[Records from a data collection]
====================
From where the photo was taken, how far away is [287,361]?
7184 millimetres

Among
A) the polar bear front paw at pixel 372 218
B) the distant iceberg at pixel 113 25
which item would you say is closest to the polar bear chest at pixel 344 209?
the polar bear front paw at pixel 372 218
====================
→ **THE TASK**
Can you rewrite all the material above as a Markdown table with the columns "Row" and "Line", numbering each row and leaving out the blank lines?

→ **TASK ANSWER**
| Row | Line |
|---|---|
| 1 | From where the photo was taken, how far away is [287,361]? |
| 2 | 7184 millimetres |
| 3 | Among |
| 4 | A) the polar bear front paw at pixel 372 218 |
| 5 | B) the distant iceberg at pixel 113 25 |
| 6 | which item would you say is closest to the polar bear chest at pixel 344 209? |
| 7 | the polar bear front paw at pixel 372 218 |